The pain. My mistake...

The strength returned to my body in an explosion, and then exceeded.

What ran through my veins - the fear, the fury, the parasite - took control... A monster beneath my skin that would not only make me survive more than I ever would alone, but so much more...

His power exploded out of me, tearing everything in his path as if my skin were made of wrapping paper, while my mind kept intertwined with his. Before, he had been hidden in me, but now it was me who was buried in the depths, unable to see the boundaries where he ended and I began. My hands were no longer human, because they held a power no human should have and burned in a warning that told me that those claws didn't just belong to me. The creature's strength burned my core, demanding to be used in the most profound destruction... And I couldn't contain it.

He could do anything, and, being as much a part of me as a foreigner, he turned me into a god of death. I could open cracks in the earth, raise mountain ranges, blow up continents, devour worlds, recreate them, understand the universe and criticize it. There were no questions I would dare to ask, because there were no more doubts, no limits, no fear... Because nothing was scarier than me.

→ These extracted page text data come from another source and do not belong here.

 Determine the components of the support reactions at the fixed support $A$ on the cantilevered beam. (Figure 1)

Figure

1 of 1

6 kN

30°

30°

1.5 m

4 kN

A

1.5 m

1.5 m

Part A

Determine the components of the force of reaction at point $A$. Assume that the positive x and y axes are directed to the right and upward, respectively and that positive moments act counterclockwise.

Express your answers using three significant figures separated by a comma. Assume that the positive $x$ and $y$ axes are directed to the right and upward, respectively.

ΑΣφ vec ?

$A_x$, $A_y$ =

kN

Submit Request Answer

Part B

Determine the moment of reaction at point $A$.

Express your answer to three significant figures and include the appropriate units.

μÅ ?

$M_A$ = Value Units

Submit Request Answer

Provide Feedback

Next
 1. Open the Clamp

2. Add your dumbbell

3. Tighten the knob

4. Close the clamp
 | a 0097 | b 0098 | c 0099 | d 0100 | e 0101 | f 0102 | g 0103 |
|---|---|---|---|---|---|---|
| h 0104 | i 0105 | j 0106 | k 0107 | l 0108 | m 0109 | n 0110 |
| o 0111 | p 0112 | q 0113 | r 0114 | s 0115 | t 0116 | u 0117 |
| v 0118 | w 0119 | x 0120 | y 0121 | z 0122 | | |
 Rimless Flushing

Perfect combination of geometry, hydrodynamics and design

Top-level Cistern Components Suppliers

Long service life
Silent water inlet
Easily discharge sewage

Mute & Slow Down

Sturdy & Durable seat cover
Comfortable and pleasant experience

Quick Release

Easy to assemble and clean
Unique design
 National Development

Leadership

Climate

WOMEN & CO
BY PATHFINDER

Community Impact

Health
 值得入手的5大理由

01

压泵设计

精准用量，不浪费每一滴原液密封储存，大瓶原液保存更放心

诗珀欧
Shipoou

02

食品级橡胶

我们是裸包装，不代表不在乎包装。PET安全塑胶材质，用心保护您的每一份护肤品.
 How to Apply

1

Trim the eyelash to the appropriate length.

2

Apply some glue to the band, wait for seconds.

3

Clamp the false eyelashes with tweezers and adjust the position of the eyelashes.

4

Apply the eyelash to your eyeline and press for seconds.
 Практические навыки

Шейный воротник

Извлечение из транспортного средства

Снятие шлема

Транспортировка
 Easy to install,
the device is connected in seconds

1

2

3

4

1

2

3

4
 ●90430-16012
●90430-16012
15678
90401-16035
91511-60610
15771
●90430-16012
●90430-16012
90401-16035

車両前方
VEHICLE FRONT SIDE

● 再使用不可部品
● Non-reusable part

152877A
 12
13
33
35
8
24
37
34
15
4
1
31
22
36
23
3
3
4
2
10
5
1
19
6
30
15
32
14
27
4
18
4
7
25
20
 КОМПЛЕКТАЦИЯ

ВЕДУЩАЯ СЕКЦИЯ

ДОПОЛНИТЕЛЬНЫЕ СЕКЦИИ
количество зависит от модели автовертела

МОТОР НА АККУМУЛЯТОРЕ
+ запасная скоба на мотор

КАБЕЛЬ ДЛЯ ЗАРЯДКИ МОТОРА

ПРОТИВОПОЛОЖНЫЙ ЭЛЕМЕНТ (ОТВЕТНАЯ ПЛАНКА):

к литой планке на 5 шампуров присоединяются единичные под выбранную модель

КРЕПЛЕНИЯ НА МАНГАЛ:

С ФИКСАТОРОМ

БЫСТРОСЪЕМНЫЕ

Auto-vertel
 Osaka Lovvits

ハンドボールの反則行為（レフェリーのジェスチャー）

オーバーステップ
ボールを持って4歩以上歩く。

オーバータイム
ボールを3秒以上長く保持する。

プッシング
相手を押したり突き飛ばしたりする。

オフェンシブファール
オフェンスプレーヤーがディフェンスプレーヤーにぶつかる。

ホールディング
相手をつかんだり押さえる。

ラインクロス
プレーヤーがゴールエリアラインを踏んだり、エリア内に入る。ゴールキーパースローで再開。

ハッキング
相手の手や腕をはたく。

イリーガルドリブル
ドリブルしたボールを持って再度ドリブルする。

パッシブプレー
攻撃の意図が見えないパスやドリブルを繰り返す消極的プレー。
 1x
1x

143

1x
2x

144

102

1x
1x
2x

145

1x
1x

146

My limbs became frighteningly powerful, propelling me with each leap as if I were lighter - albeit much bigger. I flew, spreading thunder with each shock of my paws to the ground, and lunged at the armed guards.

Before, I had thought they were monstrous. But now they were so easy to devour...

The green liquid beneath their transparent surfaces painted my vision like insects squished into the windshield of my teeth with an explosion of unfamiliar flavors. I felt the addictive taste of their fear in every inch of the mouth I shared with the beast, the scent of their dread, the terror in every cry... And I was salivating.

What had the beast done to me?

I felt like a powerfull monster, as much as an intruder in myself as I was in this universe...

And, for a moment, I considered that I really was the parasite.